Prompt
List every line in this data where the string "function" occurs.

Data to use
○ ○ ○ ○ ○

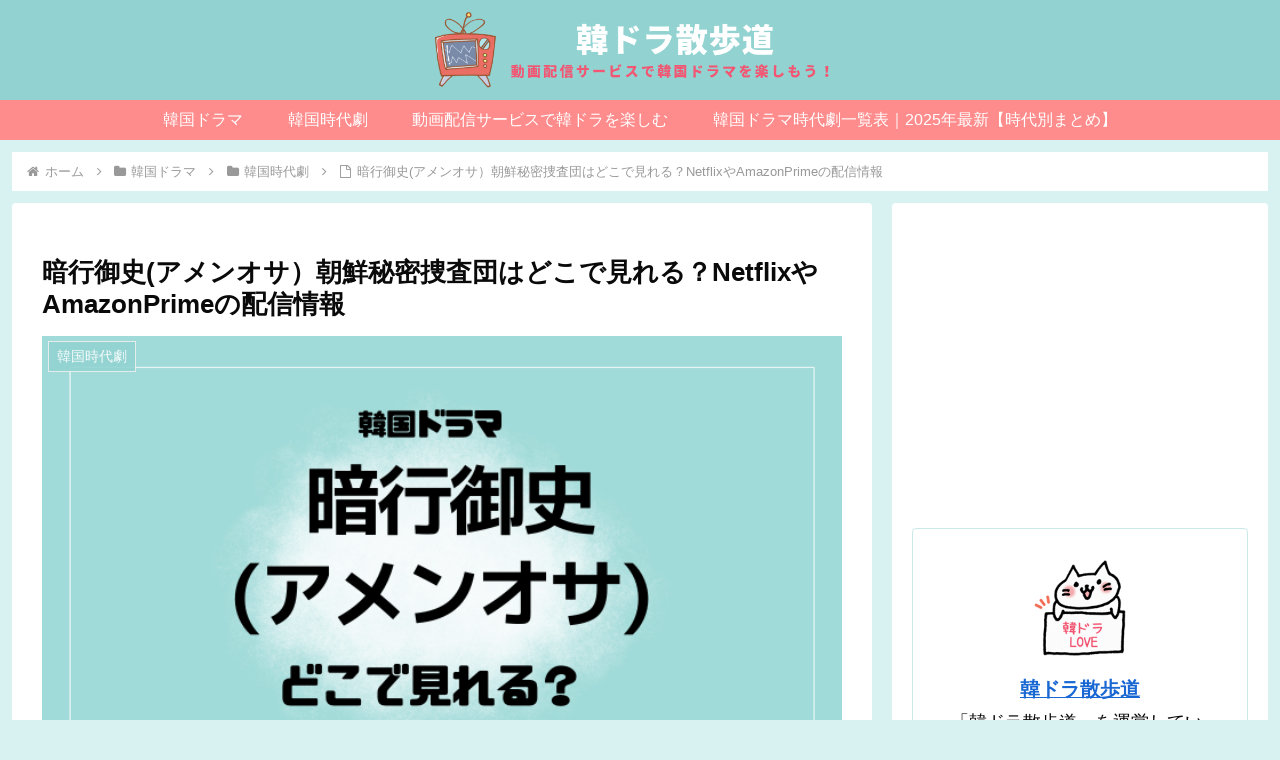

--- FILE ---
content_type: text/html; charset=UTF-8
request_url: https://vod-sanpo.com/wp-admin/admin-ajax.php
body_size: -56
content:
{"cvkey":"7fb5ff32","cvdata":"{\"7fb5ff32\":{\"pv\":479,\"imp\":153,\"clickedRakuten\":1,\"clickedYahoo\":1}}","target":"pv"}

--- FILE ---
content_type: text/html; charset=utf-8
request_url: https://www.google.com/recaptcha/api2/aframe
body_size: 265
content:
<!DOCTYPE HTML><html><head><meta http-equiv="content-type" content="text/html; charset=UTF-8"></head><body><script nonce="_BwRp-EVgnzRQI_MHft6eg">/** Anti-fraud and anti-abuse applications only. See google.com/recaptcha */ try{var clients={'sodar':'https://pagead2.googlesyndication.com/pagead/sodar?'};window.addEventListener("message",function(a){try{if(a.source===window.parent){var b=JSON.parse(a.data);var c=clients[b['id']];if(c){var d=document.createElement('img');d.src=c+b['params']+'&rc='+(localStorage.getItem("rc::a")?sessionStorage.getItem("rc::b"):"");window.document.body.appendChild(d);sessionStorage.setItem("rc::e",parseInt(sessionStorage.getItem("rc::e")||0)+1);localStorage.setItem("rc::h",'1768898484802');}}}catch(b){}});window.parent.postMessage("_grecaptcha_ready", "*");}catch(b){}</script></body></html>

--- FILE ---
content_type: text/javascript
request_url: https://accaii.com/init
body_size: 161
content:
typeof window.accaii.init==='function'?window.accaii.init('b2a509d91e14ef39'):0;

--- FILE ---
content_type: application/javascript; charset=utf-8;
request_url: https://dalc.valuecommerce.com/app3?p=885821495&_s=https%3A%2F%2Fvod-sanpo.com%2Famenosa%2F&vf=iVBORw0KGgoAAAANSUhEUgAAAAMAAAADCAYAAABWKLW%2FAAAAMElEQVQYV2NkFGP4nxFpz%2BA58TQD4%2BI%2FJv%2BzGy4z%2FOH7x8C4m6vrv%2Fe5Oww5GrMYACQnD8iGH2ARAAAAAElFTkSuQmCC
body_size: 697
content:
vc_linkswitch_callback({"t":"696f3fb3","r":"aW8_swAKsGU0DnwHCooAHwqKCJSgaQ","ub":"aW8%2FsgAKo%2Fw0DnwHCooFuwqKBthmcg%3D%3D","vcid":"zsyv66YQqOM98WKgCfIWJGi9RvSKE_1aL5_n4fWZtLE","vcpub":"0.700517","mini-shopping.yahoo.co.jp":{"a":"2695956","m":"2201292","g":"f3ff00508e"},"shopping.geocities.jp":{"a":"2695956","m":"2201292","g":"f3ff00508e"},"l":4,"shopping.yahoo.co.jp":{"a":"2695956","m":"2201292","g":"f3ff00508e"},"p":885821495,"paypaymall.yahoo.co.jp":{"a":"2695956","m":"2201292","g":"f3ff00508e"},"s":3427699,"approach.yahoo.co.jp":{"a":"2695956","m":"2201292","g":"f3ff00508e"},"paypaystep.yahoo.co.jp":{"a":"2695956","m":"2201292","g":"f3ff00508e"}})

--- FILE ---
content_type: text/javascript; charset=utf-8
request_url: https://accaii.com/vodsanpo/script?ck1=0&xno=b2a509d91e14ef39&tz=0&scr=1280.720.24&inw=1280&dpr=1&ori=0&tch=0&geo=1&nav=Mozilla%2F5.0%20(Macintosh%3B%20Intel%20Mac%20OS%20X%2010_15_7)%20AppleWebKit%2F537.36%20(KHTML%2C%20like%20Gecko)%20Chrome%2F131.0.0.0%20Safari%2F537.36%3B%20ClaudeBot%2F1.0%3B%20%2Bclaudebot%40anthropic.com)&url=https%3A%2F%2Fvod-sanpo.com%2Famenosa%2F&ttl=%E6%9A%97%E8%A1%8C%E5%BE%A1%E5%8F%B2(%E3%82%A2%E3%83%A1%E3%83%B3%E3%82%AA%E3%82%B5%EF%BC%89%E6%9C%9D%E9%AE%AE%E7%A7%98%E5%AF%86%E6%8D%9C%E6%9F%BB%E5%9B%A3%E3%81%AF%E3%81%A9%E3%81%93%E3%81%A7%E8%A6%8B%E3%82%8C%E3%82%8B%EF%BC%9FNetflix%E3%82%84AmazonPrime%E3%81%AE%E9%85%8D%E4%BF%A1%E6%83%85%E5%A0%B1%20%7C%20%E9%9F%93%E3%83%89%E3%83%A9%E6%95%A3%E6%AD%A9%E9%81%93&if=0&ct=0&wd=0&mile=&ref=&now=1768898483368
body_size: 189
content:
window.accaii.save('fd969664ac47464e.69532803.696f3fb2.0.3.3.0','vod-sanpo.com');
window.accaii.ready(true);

○ ○ ○ ○ ○

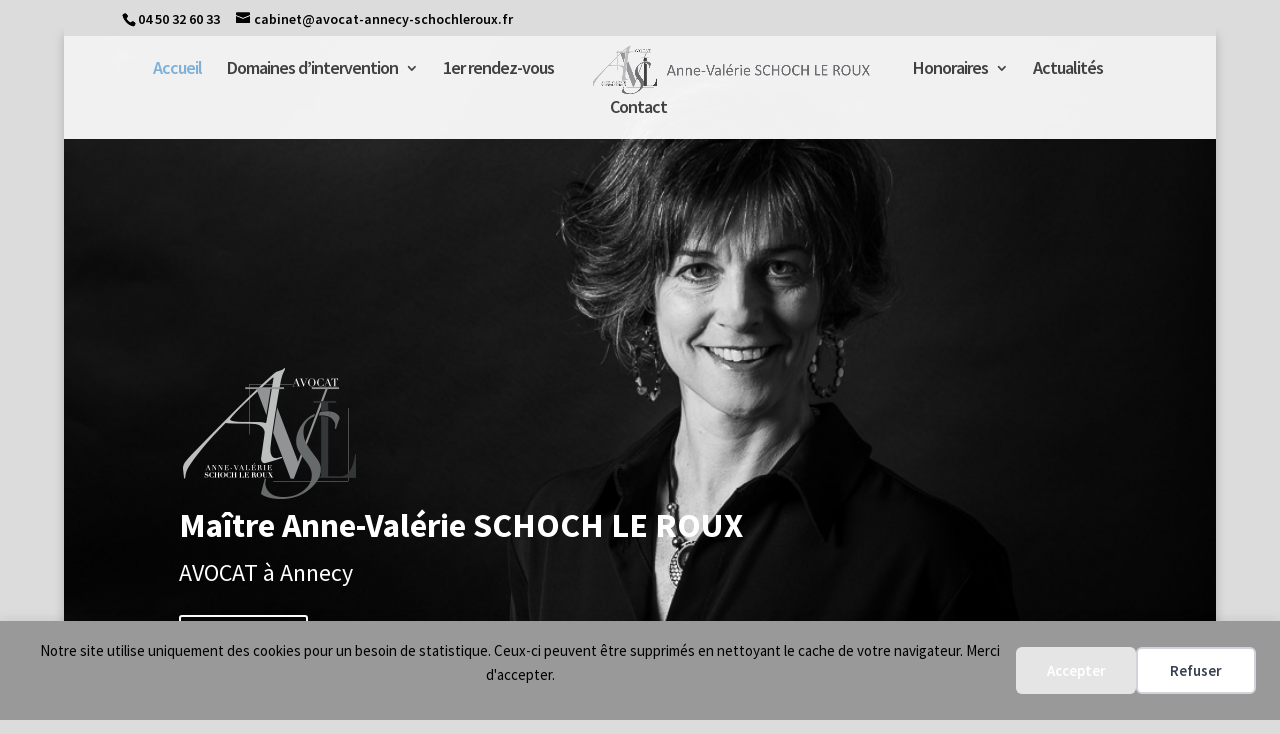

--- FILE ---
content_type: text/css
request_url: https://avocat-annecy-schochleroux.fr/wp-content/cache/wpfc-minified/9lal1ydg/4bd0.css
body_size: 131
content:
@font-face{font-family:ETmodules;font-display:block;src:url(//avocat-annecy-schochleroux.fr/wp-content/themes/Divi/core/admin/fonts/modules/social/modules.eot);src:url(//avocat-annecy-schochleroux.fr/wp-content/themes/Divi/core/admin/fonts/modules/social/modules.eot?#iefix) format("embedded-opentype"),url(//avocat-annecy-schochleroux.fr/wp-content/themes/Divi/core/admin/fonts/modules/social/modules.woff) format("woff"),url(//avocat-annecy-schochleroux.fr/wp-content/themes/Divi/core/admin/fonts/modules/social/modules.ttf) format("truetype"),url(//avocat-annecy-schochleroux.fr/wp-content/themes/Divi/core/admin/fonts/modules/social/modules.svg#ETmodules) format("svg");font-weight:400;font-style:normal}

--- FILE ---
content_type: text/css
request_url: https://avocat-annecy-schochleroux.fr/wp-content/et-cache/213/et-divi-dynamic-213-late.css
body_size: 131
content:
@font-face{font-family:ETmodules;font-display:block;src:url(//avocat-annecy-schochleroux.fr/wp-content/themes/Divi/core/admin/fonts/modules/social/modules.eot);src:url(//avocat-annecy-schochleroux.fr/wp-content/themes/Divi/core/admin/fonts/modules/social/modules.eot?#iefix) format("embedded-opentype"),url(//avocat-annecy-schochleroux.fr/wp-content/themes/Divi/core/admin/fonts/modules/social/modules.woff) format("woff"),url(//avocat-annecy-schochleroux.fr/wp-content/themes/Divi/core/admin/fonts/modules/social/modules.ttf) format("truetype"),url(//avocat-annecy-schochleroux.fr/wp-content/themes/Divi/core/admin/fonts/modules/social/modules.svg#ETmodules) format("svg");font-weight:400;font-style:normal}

○ ○ ○ ○ ○

Task result
<!DOCTYPE HTML><html><head><meta http-equiv="content-type" content="text/html; charset=UTF-8"></head><body><script nonce="_BwRp-EVgnzRQI_MHft6eg">/** Anti-fraud and anti-abuse applications only. See google.com/recaptcha */ try{var clients={'sodar':'https://pagead2.googlesyndication.com/pagead/sodar?'};window.addEventListener("message",function(a){try{if(a.source===window.parent){var b=JSON.parse(a.data);var c=clients[b['id']];if(c){var d=document.createElement('img');d.src=c+b['params']+'&rc='+(localStorage.getItem("rc::a")?sessionStorage.getItem("rc::b"):"");window.document.body.appendChild(d);sessionStorage.setItem("rc::e",parseInt(sessionStorage.getItem("rc::e")||0)+1);localStorage.setItem("rc::h",'1768898484802');}}}catch(b){}});window.parent.postMessage("_grecaptcha_ready", "*");}catch(b){}</script></body></html>
typeof window.accaii.init==='function'?window.accaii.init('b2a509d91e14ef39'):0;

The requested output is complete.